The last night is long sound dumb why not last night was long it sounds most propriate
Shouldn't it be in a past tense in English? I answered, "last night was long" and apparently it was the wrong answer.
I can't help thinking that "the last night is long" sounds like a spy password
Ultima is final but doesn't show it in the options of course it will be wrong if we have not been shown correctly
Yet another weird sentence with no context. What lesson are we supposed to learn?
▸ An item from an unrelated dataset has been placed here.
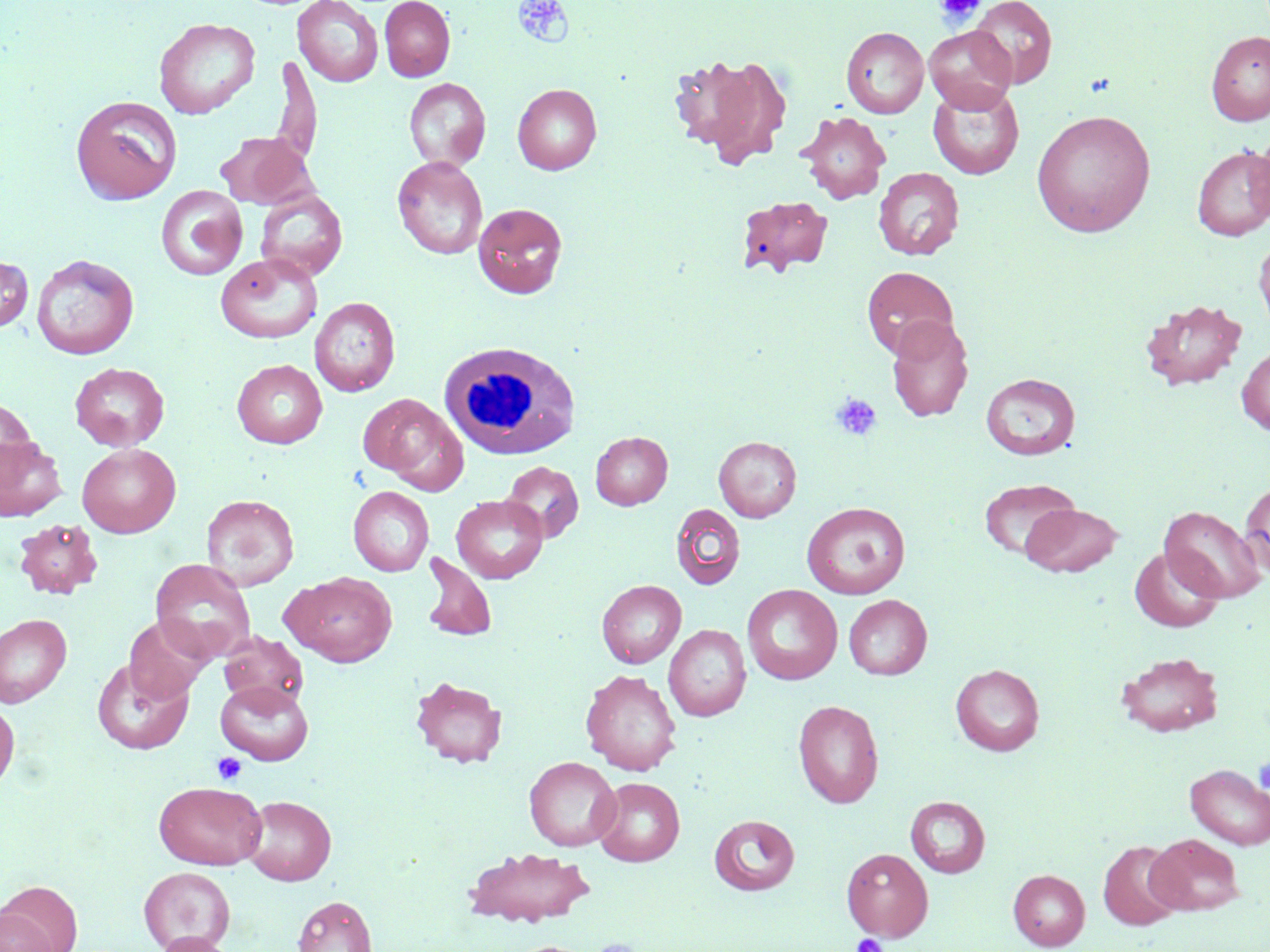

Approximate bounding boxes as named x1/y1/x2/y2 corners in pixels. Uninfected red blood cell locations: (x1=293, y1=0, x2=384, y2=87), (x1=380, y1=0, x2=455, y2=82), (x1=969, y1=0, x2=1057, y2=88), (x1=154, y1=17, x2=260, y2=119), (x1=924, y1=26, x2=1017, y2=113), (x1=841, y1=27, x2=929, y2=119), (x1=1206, y1=31, x2=1270, y2=125), (x1=668, y1=51, x2=793, y2=168), (x1=270, y1=55, x2=322, y2=169), (x1=404, y1=78, x2=491, y2=171), (x1=928, y1=83, x2=1024, y2=180), (x1=513, y1=84, x2=601, y2=175), (x1=71, y1=95, x2=181, y2=204), (x1=1031, y1=109, x2=1156, y2=237), (x1=797, y1=111, x2=891, y2=204), (x1=215, y1=131, x2=314, y2=209), (x1=1249, y1=131, x2=1270, y2=228), (x1=1192, y1=145, x2=1270, y2=241), (x1=392, y1=156, x2=488, y2=259), (x1=874, y1=167, x2=964, y2=260), (x1=156, y1=185, x2=248, y2=281), (x1=256, y1=189, x2=348, y2=282), (x1=738, y1=195, x2=833, y2=277), (x1=473, y1=202, x2=568, y2=299), (x1=1254, y1=235, x2=1270, y2=335), (x1=216, y1=253, x2=322, y2=343), (x1=0, y1=254, x2=33, y2=332), (x1=31, y1=254, x2=139, y2=359), (x1=862, y1=266, x2=958, y2=358), (x1=310, y1=296, x2=400, y2=397), (x1=1141, y1=299, x2=1247, y2=390), (x1=886, y1=316, x2=974, y2=421), (x1=1237, y1=346, x2=1270, y2=435), (x1=232, y1=359, x2=327, y2=448), (x1=70, y1=362, x2=169, y2=451), (x1=981, y1=372, x2=1081, y2=460), (x1=359, y1=393, x2=466, y2=490), (x1=0, y1=399, x2=37, y2=485), (x1=591, y1=431, x2=672, y2=510), (x1=714, y1=436, x2=801, y2=522), (x1=0, y1=437, x2=67, y2=521), (x1=77, y1=443, x2=181, y2=537), (x1=502, y1=461, x2=584, y2=543), (x1=978, y1=478, x2=1080, y2=561), (x1=1240, y1=480, x2=1270, y2=580), (x1=348, y1=486, x2=433, y2=576), (x1=201, y1=494, x2=299, y2=591), (x1=452, y1=495, x2=548, y2=583), (x1=802, y1=502, x2=910, y2=599), (x1=1020, y1=503, x2=1124, y2=576), (x1=671, y1=504, x2=745, y2=590), (x1=1159, y1=506, x2=1265, y2=603), (x1=14, y1=519, x2=102, y2=599), (x1=1130, y1=546, x2=1224, y2=632), (x1=419, y1=553, x2=497, y2=642), (x1=150, y1=559, x2=256, y2=663), (x1=283, y1=571, x2=397, y2=667), (x1=596, y1=579, x2=686, y2=668), (x1=742, y1=584, x2=843, y2=685), (x1=844, y1=595, x2=932, y2=679), (x1=0, y1=614, x2=71, y2=708), (x1=124, y1=615, x2=212, y2=704), (x1=664, y1=624, x2=751, y2=721), (x1=219, y1=631, x2=307, y2=709), (x1=1117, y1=651, x2=1223, y2=737), (x1=92, y1=659, x2=193, y2=754), (x1=950, y1=664, x2=1044, y2=755), (x1=581, y1=669, x2=682, y2=775), (x1=409, y1=676, x2=508, y2=768), (x1=215, y1=679, x2=314, y2=764), (x1=0, y1=699, x2=19, y2=793), (x1=793, y1=699, x2=884, y2=808), (x1=524, y1=756, x2=622, y2=851), (x1=1185, y1=764, x2=1270, y2=849), (x1=592, y1=777, x2=685, y2=866), (x1=153, y1=781, x2=266, y2=869), (x1=242, y1=795, x2=336, y2=885), (x1=905, y1=796, x2=991, y2=878), (x1=709, y1=814, x2=800, y2=895), (x1=1146, y1=834, x2=1244, y2=916), (x1=1097, y1=840, x2=1184, y2=931), (x1=463, y1=846, x2=597, y2=927), (x1=841, y1=848, x2=933, y2=942), (x1=139, y1=866, x2=235, y2=951), (x1=1009, y1=869, x2=1090, y2=950), (x1=0, y1=881, x2=82, y2=952), (x1=293, y1=895, x2=377, y2=952), (x1=0, y1=907, x2=56, y2=952), (x1=152, y1=932, x2=236, y2=952). White blood cell locations: (x1=440, y1=341, x2=580, y2=460). Platelet locations: (x1=935, y1=0, x2=986, y2=25), (x1=511, y1=1, x2=576, y2=48), (x1=831, y1=393, x2=883, y2=442), (x1=213, y1=752, x2=246, y2=785), (x1=1253, y1=758, x2=1270, y2=795), (x1=852, y1=933, x2=886, y2=952), (x1=589, y1=938, x2=647, y2=952). Slide-level diagnosis: no evidence of blood parasites. Image is 1270×952 pixels. May-Grünwald-Giemsa stain. Single field of view. Optical microscopy. Thin blood film. Captured at 1000x magnification.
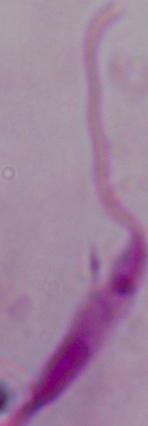
1000x magnification. A Leishmania parasite is seen. Photomicrograph.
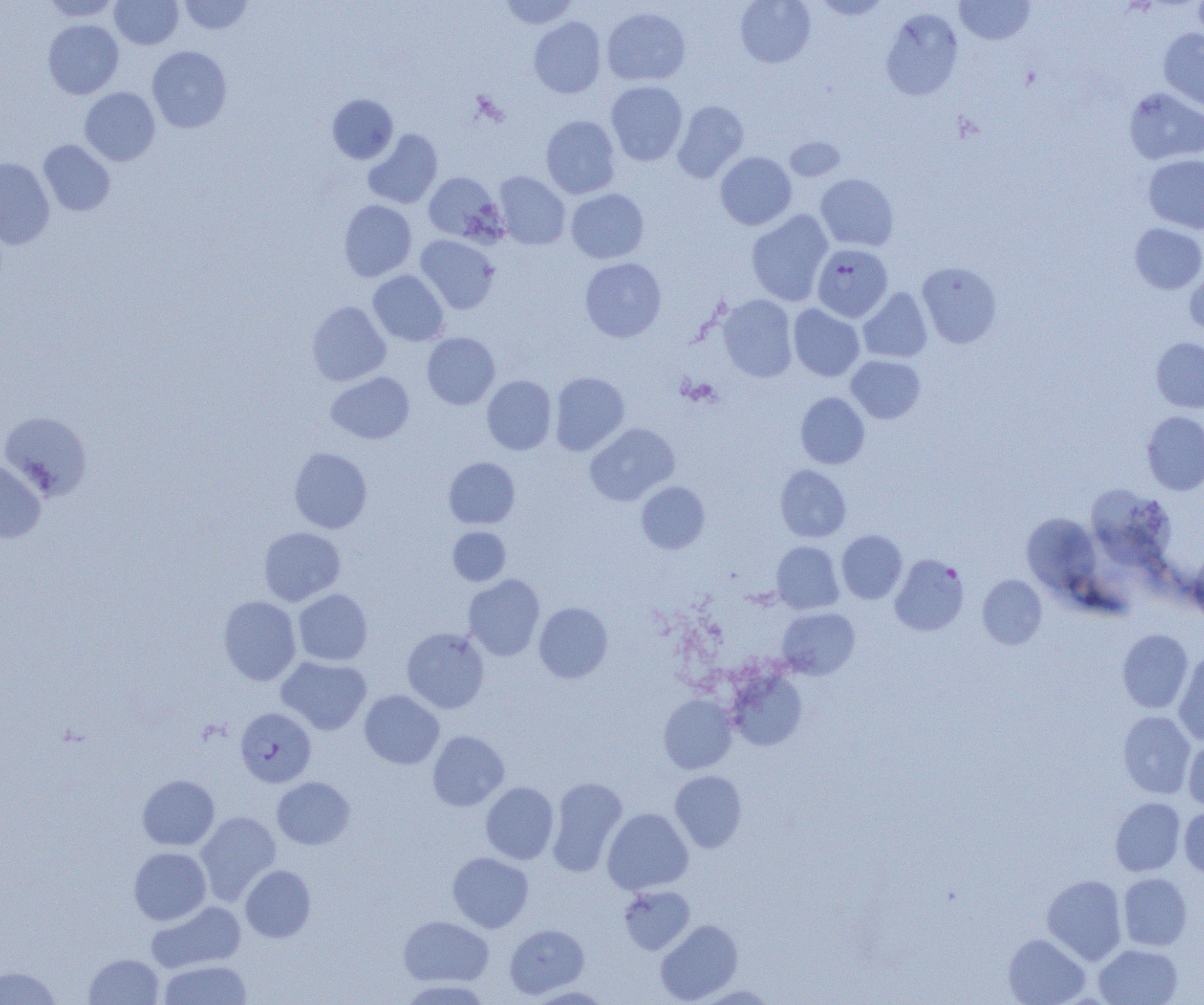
Consider the word "última" In English, "ultimate" has the sense of the absolutely final, the last that will ever occur. . In Spanish, "última" can mean simply "the last in a sequence." So the last stop by a train is "la ultima parada." Or, in our sentence, "the last night is long."
One of the better tracks from one of my favorite albums of all time: "La Última Noche" from "Señor Bolero" by José Feliciano. (Note: NOT "Señor Bolero II")
A great collection of Boleros (Romantic Ballads) - all in Spanish, except for a couple lines in English in one song. I can't wait until I can understand the lyrics!